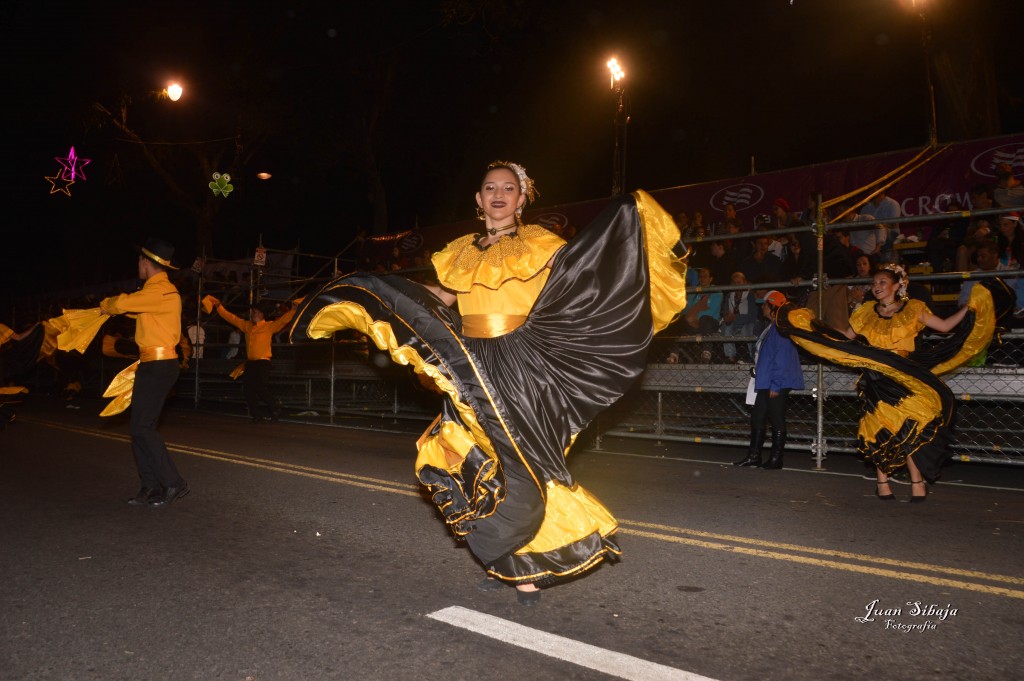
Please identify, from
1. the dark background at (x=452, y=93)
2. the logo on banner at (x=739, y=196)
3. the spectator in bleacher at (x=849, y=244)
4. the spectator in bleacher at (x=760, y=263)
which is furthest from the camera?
the dark background at (x=452, y=93)

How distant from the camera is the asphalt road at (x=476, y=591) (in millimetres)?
2971

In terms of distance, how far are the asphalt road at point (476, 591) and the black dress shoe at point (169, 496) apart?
109mm

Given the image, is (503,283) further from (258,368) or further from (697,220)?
(258,368)

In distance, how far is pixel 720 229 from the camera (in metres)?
12.4

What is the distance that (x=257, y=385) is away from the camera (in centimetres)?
1271

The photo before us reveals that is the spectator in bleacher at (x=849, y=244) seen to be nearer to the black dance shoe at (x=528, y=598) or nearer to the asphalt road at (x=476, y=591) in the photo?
the asphalt road at (x=476, y=591)

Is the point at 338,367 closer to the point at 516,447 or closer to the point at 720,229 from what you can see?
the point at 720,229

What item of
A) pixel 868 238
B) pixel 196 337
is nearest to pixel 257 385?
pixel 196 337

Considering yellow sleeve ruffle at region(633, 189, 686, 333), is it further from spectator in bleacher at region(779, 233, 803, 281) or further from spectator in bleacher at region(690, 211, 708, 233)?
spectator in bleacher at region(690, 211, 708, 233)

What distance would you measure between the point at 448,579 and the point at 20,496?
14.2 feet

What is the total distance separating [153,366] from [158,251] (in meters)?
0.93

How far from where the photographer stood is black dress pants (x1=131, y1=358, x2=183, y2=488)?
6098 mm

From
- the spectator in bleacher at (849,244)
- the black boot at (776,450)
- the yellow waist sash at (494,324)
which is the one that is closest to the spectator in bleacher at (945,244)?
the spectator in bleacher at (849,244)

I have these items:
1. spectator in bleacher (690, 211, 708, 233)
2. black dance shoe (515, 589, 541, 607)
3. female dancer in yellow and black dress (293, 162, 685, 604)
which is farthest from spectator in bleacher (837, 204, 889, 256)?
black dance shoe (515, 589, 541, 607)
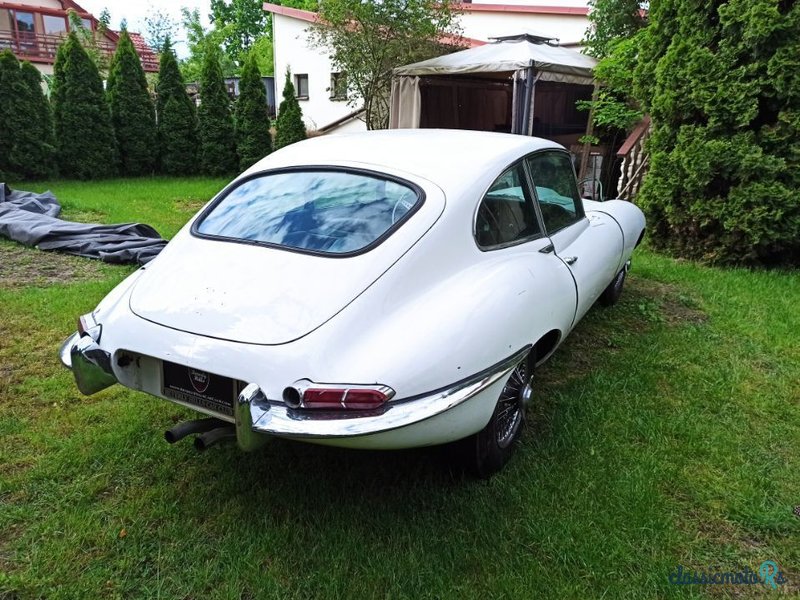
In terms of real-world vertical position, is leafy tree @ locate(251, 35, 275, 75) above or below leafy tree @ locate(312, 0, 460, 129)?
above

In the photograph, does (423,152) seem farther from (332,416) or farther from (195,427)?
(195,427)

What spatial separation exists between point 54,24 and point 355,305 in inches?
1311

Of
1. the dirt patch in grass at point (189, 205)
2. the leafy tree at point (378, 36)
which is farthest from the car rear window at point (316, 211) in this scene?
the leafy tree at point (378, 36)

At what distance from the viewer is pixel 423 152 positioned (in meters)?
2.97

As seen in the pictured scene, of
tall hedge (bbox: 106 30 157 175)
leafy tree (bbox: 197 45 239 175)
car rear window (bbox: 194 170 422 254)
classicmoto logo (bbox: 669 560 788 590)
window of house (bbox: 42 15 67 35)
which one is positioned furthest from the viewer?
window of house (bbox: 42 15 67 35)

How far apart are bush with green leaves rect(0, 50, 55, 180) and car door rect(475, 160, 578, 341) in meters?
11.8

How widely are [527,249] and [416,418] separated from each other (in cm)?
134

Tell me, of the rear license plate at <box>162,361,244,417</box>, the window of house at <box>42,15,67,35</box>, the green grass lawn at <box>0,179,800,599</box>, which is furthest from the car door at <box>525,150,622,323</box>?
the window of house at <box>42,15,67,35</box>

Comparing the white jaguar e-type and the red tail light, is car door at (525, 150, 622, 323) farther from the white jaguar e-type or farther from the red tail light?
the red tail light

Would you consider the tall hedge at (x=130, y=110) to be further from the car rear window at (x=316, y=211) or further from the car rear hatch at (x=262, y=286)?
the car rear hatch at (x=262, y=286)

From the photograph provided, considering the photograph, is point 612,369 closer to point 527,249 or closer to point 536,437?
point 536,437

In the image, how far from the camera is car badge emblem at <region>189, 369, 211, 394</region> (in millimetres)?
2283

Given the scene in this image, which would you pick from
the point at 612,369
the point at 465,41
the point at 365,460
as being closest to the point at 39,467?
the point at 365,460

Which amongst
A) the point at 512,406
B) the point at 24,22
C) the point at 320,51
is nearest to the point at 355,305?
the point at 512,406
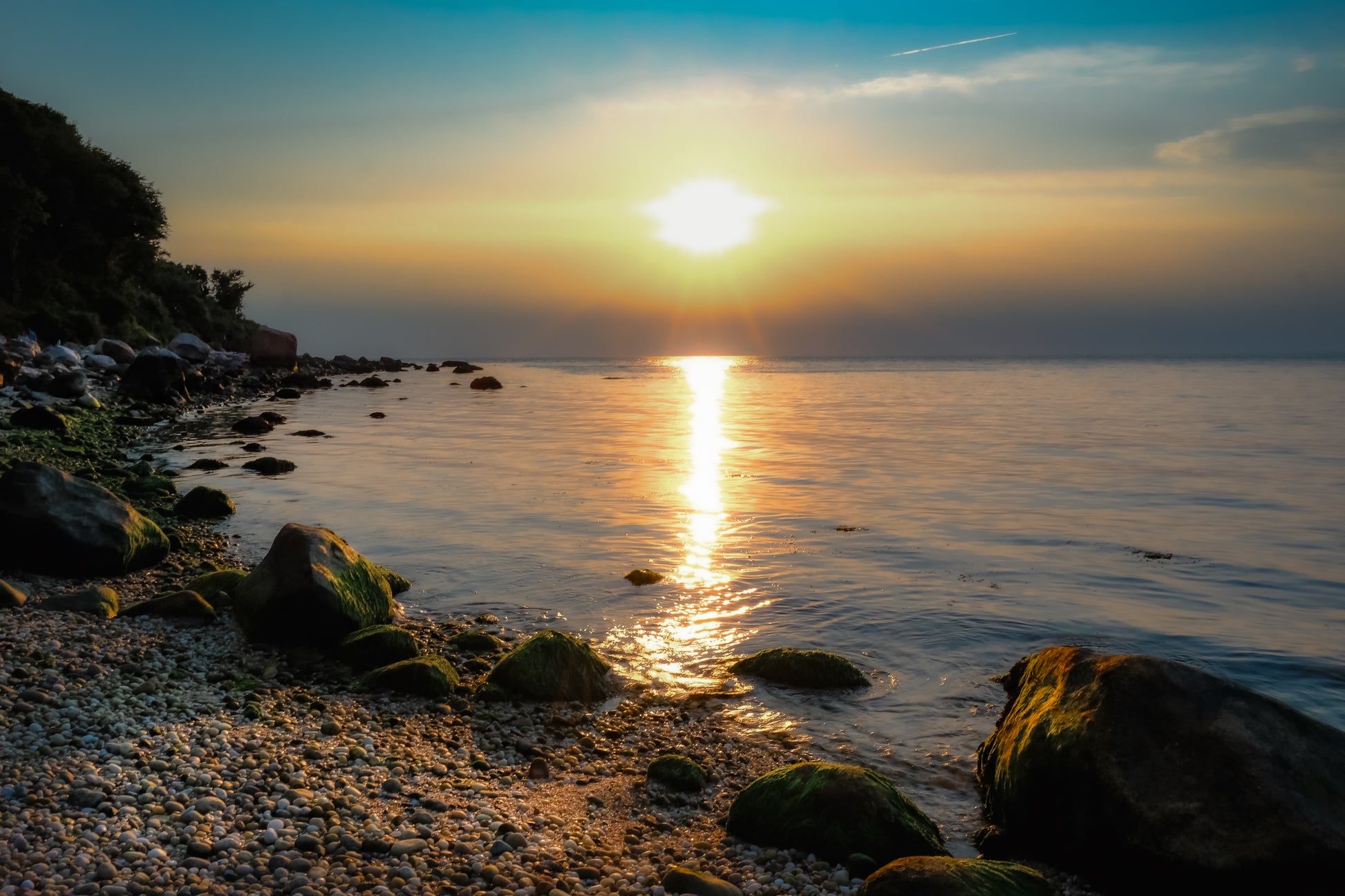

........

# [THE TASK]
Reproduce all of the lines above verbatim, from the first to the last, omitting the pictures.

# [FULL RESPONSE]
Please identify, from
1. the dark background at (x=452, y=93)
2. the logo on banner at (x=739, y=196)
3. the spectator in bleacher at (x=849, y=244)
4. the spectator in bleacher at (x=760, y=263)
which is furthest from the camera?
the dark background at (x=452, y=93)

How distant from the camera is the asphalt road at (x=476, y=591) (in millimetres)?
2971

In terms of distance, how far are the asphalt road at point (476, 591) and the black dress shoe at point (169, 496) apart?
109mm

Given the image, is (503,283) further from (258,368) or further from (697,220)?
(258,368)

In distance, how far is pixel 720 229 from the camera (in metres)?
12.4

What is the distance that (x=257, y=385) is away from the camera (in centimetres)?
1271

The photo before us reveals that is the spectator in bleacher at (x=849, y=244) seen to be nearer to the black dance shoe at (x=528, y=598) or nearer to the asphalt road at (x=476, y=591) in the photo?
the asphalt road at (x=476, y=591)

Is the point at 338,367 closer to the point at 516,447 or closer to the point at 720,229 from what you can see?
the point at 720,229

What item of
A) pixel 868 238
B) pixel 196 337
is nearest to pixel 257 385?
pixel 196 337

Considering yellow sleeve ruffle at region(633, 189, 686, 333), is it further from spectator in bleacher at region(779, 233, 803, 281) or further from spectator in bleacher at region(690, 211, 708, 233)?
spectator in bleacher at region(690, 211, 708, 233)

What distance would you measure between the point at 448,579 and the point at 20,496?
14.2 feet

What is the total distance separating [153,366] from [158,251] (in meters)?
0.93

How far from where the photographer stood is black dress pants (x1=131, y1=358, x2=183, y2=488)?
6098 mm

From
- the spectator in bleacher at (849,244)
- the black boot at (776,450)
- the yellow waist sash at (494,324)
which is the one that is closest to the spectator in bleacher at (945,244)?
the spectator in bleacher at (849,244)

I have these items:
1. spectator in bleacher (690, 211, 708, 233)
2. black dance shoe (515, 589, 541, 607)
3. female dancer in yellow and black dress (293, 162, 685, 604)
which is farthest from spectator in bleacher (837, 204, 889, 256)?
black dance shoe (515, 589, 541, 607)
In terms of real-world vertical position, is leafy tree @ locate(251, 35, 275, 75) above or below leafy tree @ locate(312, 0, 460, 129)?
above

In the photograph, does (423,152) seem farther from (332,416) or farther from (195,427)?
(195,427)

What spatial separation exists between point 54,24 and point 355,305 in inches?
1311

Of
1. the dirt patch in grass at point (189, 205)
2. the leafy tree at point (378, 36)
which is farthest from the car rear window at point (316, 211) in this scene?
the leafy tree at point (378, 36)

At what distance from the viewer is pixel 423 152 positioned (in meters)?
2.97

As seen in the pictured scene, of
tall hedge (bbox: 106 30 157 175)
leafy tree (bbox: 197 45 239 175)
car rear window (bbox: 194 170 422 254)
classicmoto logo (bbox: 669 560 788 590)
window of house (bbox: 42 15 67 35)
which one is positioned furthest from the viewer?
window of house (bbox: 42 15 67 35)

How far apart are bush with green leaves rect(0, 50, 55, 180) and car door rect(475, 160, 578, 341) in meters?
11.8

How widely are [527,249] and [416,418] separated from each other (in cm)?
134

Tell me, of the rear license plate at <box>162,361,244,417</box>, the window of house at <box>42,15,67,35</box>, the green grass lawn at <box>0,179,800,599</box>, which is furthest from the car door at <box>525,150,622,323</box>?
the window of house at <box>42,15,67,35</box>

Comparing the white jaguar e-type and the red tail light, is car door at (525, 150, 622, 323) farther from the white jaguar e-type or farther from the red tail light?
the red tail light

Would you consider the tall hedge at (x=130, y=110) to be further from the car rear window at (x=316, y=211) or further from the car rear hatch at (x=262, y=286)?
the car rear hatch at (x=262, y=286)

From the photograph provided, considering the photograph, is point 612,369 closer to point 527,249 or closer to point 536,437?
point 536,437

In the image, how far from the camera is car badge emblem at <region>189, 369, 211, 394</region> (in millimetres)?
2283

Given the scene in this image, which would you pick from
the point at 612,369
the point at 465,41
the point at 365,460
as being closest to the point at 39,467?
the point at 365,460

Which amongst
A) the point at 512,406
B) the point at 24,22
C) the point at 320,51
is nearest to the point at 355,305?
the point at 512,406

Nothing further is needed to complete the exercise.